Agnosia is not itself a disease, Dr. Hamilton explains—it's a symptom of a neurologic problem, such as stroke, head trauma, or neurodegeneration. He sometimes sees people with visual agnosia resulting from a progressive and degenerative disease called posterior cortical atrophy, which damages the region in the back of the brain where visual and spatial information is processed.

An early sign of agnosia is thinking your eyesight is going bad because you can't find ordinary objects, such as keys. People often see an ophthalmologist first and are fitted for eyeglasses, says Dr. Hamilton. But glasses won't make a difference, since the problem of agnosia lies in the brain, not the eyes.

“The reality we perceive is not simply a reflection of the world as it exists but rather the composite of what our brains are able to process,” says Dr. Hamilton. “We can have radically different impressions of the world if our brains are just a little different.”

Much of what is known about visual agnosia (and to some extent the auditory and tactile forms) comes from case studies in which people with the condition undergo a series of tests during which they are asked to name and differentiate among objects, in real form or pictures. Each study participant also undergoes brain imaging to locate the area of damage, whether from a stroke or other trauma. The use of functional MRI allows scientists to examine activity in the subjects' brains when they are asked to name objects.

Effects Vary

People with visual agnosia are usually able to identify real, three-dimensional objects better than drawings or photographs, says Erez Freud, PhD, a neurocognitive scientist at York University in Toronto. In some cases, they may incorrectly name an object but say it is something else that's similar in shape. For instance, they may identify an image as a lamp instead of a mushroom, or a snake instead of a pretzel. In some cases, they can roughly reproduce a drawing of an image even though they can't identify it.

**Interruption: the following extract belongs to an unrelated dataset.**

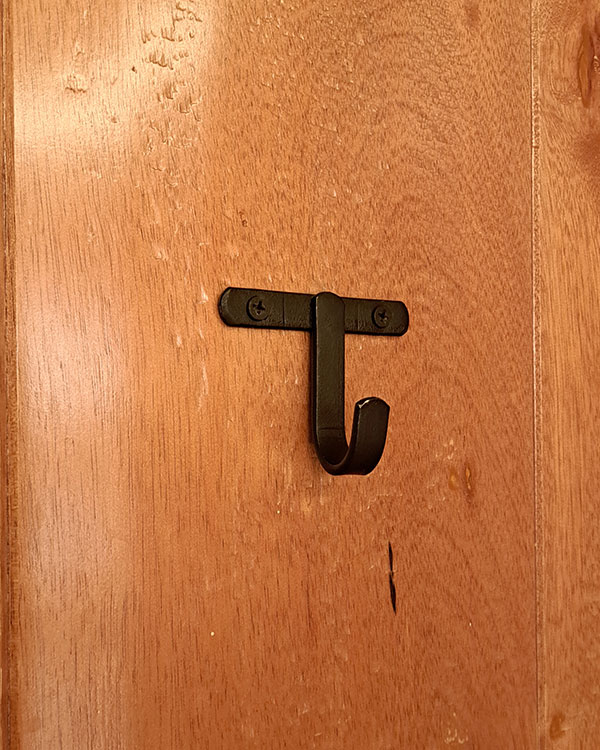 A single hook made of metal, oxide, screwed to a door. Found on a restaurant in Mexico City, Mexico, 2025.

“It's a life-altering deficit,” Dr. Freud says. “People with agnosia cannot make sense of their visual environment even though their eyes are okay.” Drs. Freud and Behrmann studied the case of a man who developed visual agnosia after a cardiac problem deprived his brain of oxygen. On a visit to the man's home in rural Pennsylvania, Dr. Freud had breakfast with him and observed that he was unable to distinguish between a fork and a knife. It wasn't until the man touched the tines of the fork that he understood what it was, says Dr. Freud. Although the man was baffled by ordinary objects, he could take walks unaided through the woods near his home.

Another research participant developed visual agnosia after being exposed to carbon monoxide when she was 34. She performed poorly on tests involving black-and-white drawings of objects, but her abilities improved with the addition of color and surface texture to the pictures. “People with visual agnosia do better with more realistic objects because they have more cues to support their impaired visual processing systems,” Dr. Freud says.

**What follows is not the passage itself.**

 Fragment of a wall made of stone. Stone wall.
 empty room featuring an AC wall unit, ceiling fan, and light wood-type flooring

Mark Francis says visual agnosia continues to affect his daily life, often in unexpected ways. He has trouble with websites that use pictograms and icons instead of text to help users navigate the sites, and emojis are indecipherable. One time he rented a car with a dashboard that was mostly images; he had no idea what the various indicators meant. He says the “visual chaos” he experiences caused him to retire early and go on disability because he felt he couldn't drive his work truck safely. He wishes technology could be more accommodating of problems like his.

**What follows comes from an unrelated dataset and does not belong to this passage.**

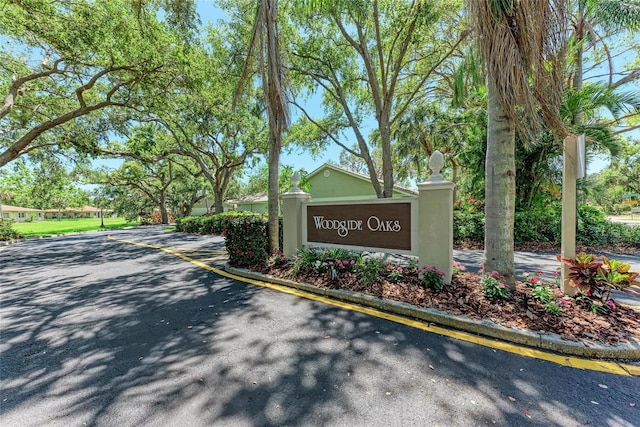 7023 Woodside Oaks Cir Unit 1, Sarasota, FL 34231 - view of community / neighborhood sign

“There are no easy treatments for these conditions, and they don't seem to just go away,” says Dr. Behrmann. Until scientists discover a cure or an effective treatment, she adds, people with agnosia will depend mostly on adaptive strategies to cope with their limitations. In some cases, treating the underlying condition—whether it's a stroke, a brain injury, or an infection—may improve or resolve the agnosia. Otherwise, help from health care personnel and physical and occupational therapists can lessen its impact.